Ninguno de ellos se decidía a leerle la carta de Alejandro. Reunidos en el comedor, miraban al lugar vacío de tía Clelia, se miraban entre ellos, vacilando.

—Es absurdo —dijo Carlos—. Ya estamos tan acostumbrados a esta comedia, que una escena más o menos…

—Entonces llevásela vos —dijo Pepa, mientras se le llenaban los ojos de lágrimas y se los secaba una vez más con la servilleta.

—Qué querés, hay algo que no anda. Ahora cada vez que entro en su cuarto estoy como esperando una sorpresa, una trampa, casi.

—La culpa la tiene María Laura —dijo Rosa—. Ella nos metió la idea en la cabeza y ya no podemos actuar con naturalidad. Y para colmo tía Clelia…

—Mirá, ahora que lo decís se me ocurre que convendría hablar con María Laura —dijo tío Roque—. Lo más lógico sería que viniera después de sus exámenes y la diera a tu madre la noticia de que Alejandro no va a poder viajar.

—¿Pero a vos no te hiela la sangre que mamá no pregunte más por María Laura, aunque Alejandro la nombra en todas sus cartas?

—No se trata de la temperatura de mi sangre —dijo tío Roque—. Las cosas se hacen o no se hacen, y se acabó.
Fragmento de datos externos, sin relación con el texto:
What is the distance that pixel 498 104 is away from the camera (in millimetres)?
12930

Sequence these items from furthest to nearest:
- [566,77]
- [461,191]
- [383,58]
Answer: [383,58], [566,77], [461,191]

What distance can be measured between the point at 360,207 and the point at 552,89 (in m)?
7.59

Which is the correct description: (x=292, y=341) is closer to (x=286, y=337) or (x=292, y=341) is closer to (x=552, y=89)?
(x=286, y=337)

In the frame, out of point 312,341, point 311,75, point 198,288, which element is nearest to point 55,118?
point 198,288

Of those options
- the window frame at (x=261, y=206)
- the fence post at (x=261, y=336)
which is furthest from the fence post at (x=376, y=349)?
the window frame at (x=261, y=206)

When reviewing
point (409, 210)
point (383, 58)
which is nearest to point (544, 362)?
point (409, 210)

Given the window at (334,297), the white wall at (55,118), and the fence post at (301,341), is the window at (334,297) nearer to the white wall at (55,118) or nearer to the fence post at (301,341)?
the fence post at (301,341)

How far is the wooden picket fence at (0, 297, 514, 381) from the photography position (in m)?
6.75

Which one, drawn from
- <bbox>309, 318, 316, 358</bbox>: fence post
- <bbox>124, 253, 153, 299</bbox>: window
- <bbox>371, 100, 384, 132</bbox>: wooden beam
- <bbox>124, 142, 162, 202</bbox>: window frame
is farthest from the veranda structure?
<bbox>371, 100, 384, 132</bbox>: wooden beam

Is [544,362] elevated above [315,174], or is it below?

A Rosa le llevó dos horas convencer a María Laura, pero era su mejor amiga y María Laura los quería mucho, hasta a mamá aunque le diera miedo. Hubo que preparar una nueva carta, que María Laura trajo junto con un ramo de flores y las pastillas de mandarina que le gustaban a mamá. Sí, por suerte ya habían terminado los exámenes peores, y podría irse unas semanas a descansar a San Vicente.
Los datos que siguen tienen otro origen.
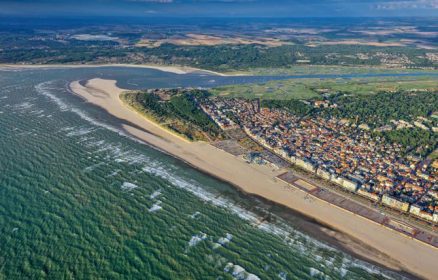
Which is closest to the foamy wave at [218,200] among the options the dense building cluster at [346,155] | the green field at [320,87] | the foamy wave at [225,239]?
the foamy wave at [225,239]

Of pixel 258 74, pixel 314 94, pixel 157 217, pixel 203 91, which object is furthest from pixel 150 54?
pixel 157 217

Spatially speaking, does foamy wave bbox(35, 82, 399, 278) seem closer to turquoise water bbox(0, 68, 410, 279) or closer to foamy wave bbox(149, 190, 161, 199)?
turquoise water bbox(0, 68, 410, 279)

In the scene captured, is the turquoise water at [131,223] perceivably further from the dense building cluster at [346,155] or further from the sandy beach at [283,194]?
the dense building cluster at [346,155]

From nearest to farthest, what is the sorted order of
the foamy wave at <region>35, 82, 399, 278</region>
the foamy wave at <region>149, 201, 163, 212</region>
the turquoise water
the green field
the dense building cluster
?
the turquoise water
the foamy wave at <region>35, 82, 399, 278</region>
the foamy wave at <region>149, 201, 163, 212</region>
the dense building cluster
the green field

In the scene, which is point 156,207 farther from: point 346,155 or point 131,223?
point 346,155

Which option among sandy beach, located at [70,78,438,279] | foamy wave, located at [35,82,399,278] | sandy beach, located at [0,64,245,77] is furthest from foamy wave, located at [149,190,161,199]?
sandy beach, located at [0,64,245,77]

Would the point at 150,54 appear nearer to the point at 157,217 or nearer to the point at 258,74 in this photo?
the point at 258,74
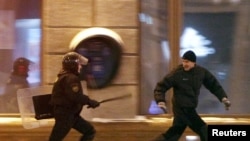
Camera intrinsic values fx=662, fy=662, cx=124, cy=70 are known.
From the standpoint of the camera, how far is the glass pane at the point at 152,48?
10391mm

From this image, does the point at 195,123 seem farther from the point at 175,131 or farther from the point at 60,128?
the point at 60,128

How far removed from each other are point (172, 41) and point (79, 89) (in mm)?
2487

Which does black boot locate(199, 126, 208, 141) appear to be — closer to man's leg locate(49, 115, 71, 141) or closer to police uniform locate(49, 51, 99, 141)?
police uniform locate(49, 51, 99, 141)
—El aire del campo te hará bien —dijo mamá—. En cambio a Clelia… ¿Hoy llamaste a la quinta, Pepa? Ah, sí, recuerdo que me dijiste… Bueno, ya hace tres semanas que se fue Clelia, y mira vos…
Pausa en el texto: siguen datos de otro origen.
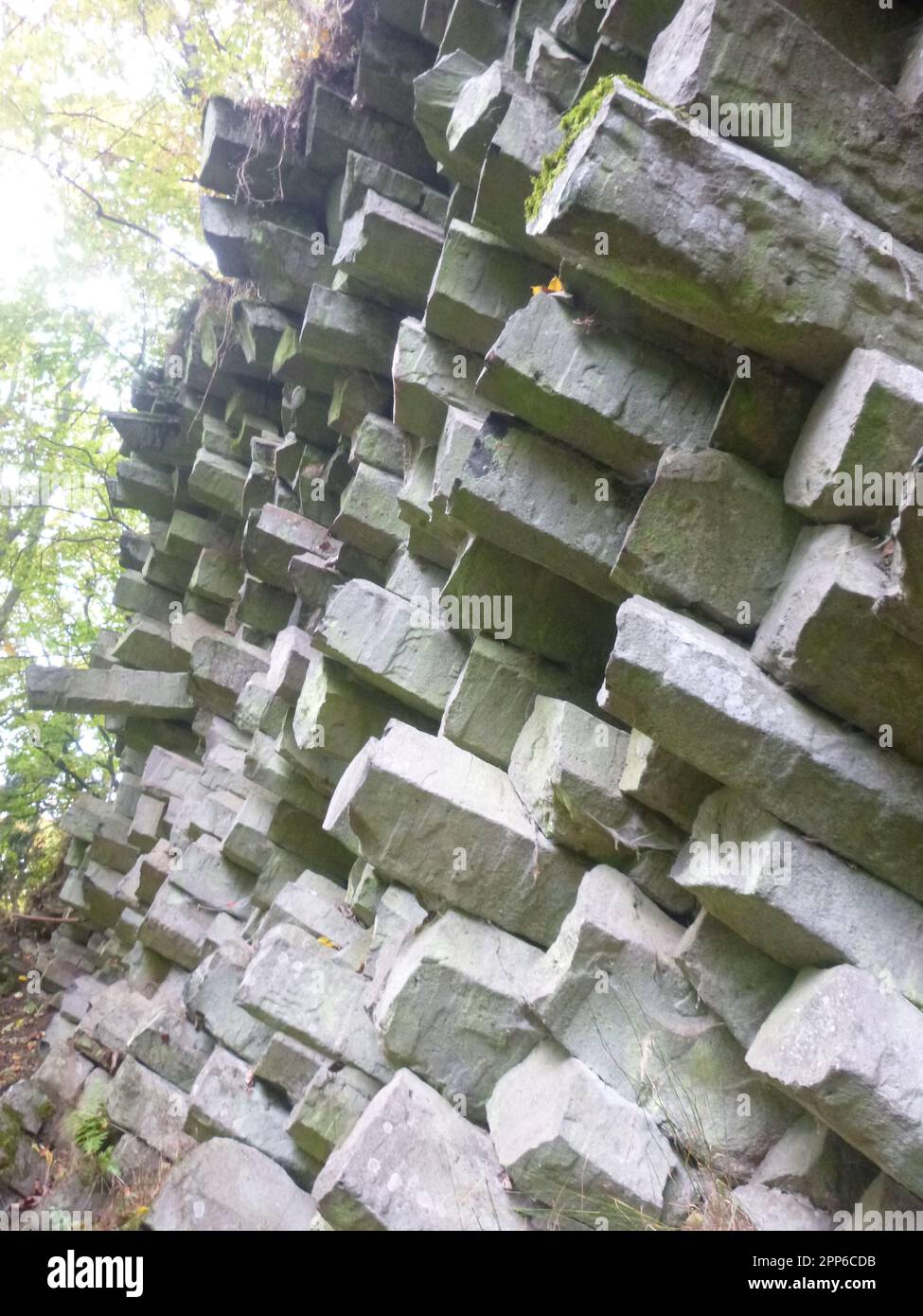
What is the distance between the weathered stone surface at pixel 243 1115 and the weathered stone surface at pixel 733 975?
Answer: 2747 mm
María Laura y Rosa hicieron los comentarios del caso, vino la bandeja del té, y María Laura le leyó a mamá unos párrafos de la carta de Alejandro con la noticia de la internación provisional de todos los técnicos extranjeros, y la gracia que le hacía estar alojado en un espléndido hotel por cuenta del gobierno, a la espera de que los cancilleres arreglaran el conflicto. Mamá no hizo ninguna reflexión, bebió su taza de tilo y se fue adormeciendo. Las muchachas siguieron charlando en la sala, más aliviadas. María Laura estaba por irse cuando se le ocurrió lo del teléfono y se lo dijo a Rosa. A Rosa le parecía que también Carlos había pensado en eso, y más tarde le habló a tío Roque, que se encogió de hombros. Frente a cosas así no quedaba más remedio que hacer un gesto y seguir leyendo el diario. Pero Rosa y Pepa se lo dijeron también a Carlos, que renunció a encontrarle explicación a menos de aceptar lo que nadie quería aceptar.